Exercise requirements — Print every one of the records below word for word, without changing anything.

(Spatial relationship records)
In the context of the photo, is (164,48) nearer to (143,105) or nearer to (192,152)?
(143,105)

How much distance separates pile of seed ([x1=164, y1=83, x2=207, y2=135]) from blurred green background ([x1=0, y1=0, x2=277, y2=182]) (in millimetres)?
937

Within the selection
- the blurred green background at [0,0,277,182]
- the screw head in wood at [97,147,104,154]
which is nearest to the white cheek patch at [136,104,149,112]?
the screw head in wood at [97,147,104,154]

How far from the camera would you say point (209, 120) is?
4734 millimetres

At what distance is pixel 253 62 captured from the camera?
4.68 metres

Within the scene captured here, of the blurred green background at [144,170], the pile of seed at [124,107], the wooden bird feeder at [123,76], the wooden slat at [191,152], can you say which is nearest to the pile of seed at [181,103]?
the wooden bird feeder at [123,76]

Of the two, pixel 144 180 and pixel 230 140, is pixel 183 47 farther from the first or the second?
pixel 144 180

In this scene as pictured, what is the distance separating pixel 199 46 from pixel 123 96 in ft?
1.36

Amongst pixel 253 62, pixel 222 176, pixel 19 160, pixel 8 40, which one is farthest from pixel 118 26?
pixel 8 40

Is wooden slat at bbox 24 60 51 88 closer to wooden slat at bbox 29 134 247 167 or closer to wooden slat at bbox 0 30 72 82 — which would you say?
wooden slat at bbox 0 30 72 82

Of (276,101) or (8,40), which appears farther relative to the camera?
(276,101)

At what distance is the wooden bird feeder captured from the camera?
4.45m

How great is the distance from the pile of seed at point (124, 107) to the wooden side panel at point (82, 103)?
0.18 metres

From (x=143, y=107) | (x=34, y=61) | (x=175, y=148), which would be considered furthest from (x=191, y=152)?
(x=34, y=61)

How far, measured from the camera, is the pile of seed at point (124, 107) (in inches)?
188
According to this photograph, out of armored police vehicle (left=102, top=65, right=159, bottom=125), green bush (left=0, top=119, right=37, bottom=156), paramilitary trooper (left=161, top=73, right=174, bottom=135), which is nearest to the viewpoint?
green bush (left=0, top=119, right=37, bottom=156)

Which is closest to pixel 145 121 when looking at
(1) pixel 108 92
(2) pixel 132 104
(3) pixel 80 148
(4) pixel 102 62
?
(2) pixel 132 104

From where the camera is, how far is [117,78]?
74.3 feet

Written solution —
In the context of the photo, is (164,48) nearer to (143,105) or nearer to (192,152)?
(143,105)

How much distance separates pile of seed ([x1=164, y1=83, x2=207, y2=135]) from blurred green background ([x1=0, y1=0, x2=277, y2=182]) (in millimetres)?
937

Within the selection
- the blurred green background at [0,0,277,182]
- the screw head in wood at [97,147,104,154]
which is nearest to the white cheek patch at [136,104,149,112]?
the screw head in wood at [97,147,104,154]

How far from the camera would you say point (209, 120) is?
4734 millimetres

At what distance is pixel 253 62 captured from the camera?
4.68 metres

Within the scene captured here, of the blurred green background at [144,170], the pile of seed at [124,107], the wooden bird feeder at [123,76], the wooden slat at [191,152], can you say which is nearest to the pile of seed at [181,103]?
the wooden bird feeder at [123,76]

Of the two, pixel 144 180 and pixel 230 140, is pixel 183 47 farther from the first or the second?
pixel 144 180

In this scene as pictured, what is the distance separating pixel 199 46 from pixel 123 96 in ft?
1.36

Amongst pixel 253 62, pixel 222 176, pixel 19 160, pixel 8 40, which one is farthest from pixel 118 26?
pixel 8 40

Is wooden slat at bbox 24 60 51 88 closer to wooden slat at bbox 29 134 247 167 or closer to wooden slat at bbox 0 30 72 82 — which would you say?
wooden slat at bbox 0 30 72 82

Of (276,101) or (8,40), which appears farther relative to the camera?
(276,101)

At what distance is the wooden bird feeder captured from the camera?
4.45m

How great is the distance from the pile of seed at point (124, 107) to the wooden side panel at point (82, 103)?
0.18 metres

From (x=143, y=107) | (x=34, y=61) | (x=175, y=148), which would be considered furthest from (x=191, y=152)?
(x=34, y=61)

How far, measured from the camera, is the pile of seed at point (124, 107) (in inches)?
188
According to this photograph, out of armored police vehicle (left=102, top=65, right=159, bottom=125), green bush (left=0, top=119, right=37, bottom=156), paramilitary trooper (left=161, top=73, right=174, bottom=135), which is nearest to the viewpoint?
green bush (left=0, top=119, right=37, bottom=156)

Which is closest to pixel 145 121 when looking at
(1) pixel 108 92
(2) pixel 132 104
(3) pixel 80 148
(4) pixel 102 62
?
(2) pixel 132 104

From where the camera is, how far is [117,78]?
74.3 feet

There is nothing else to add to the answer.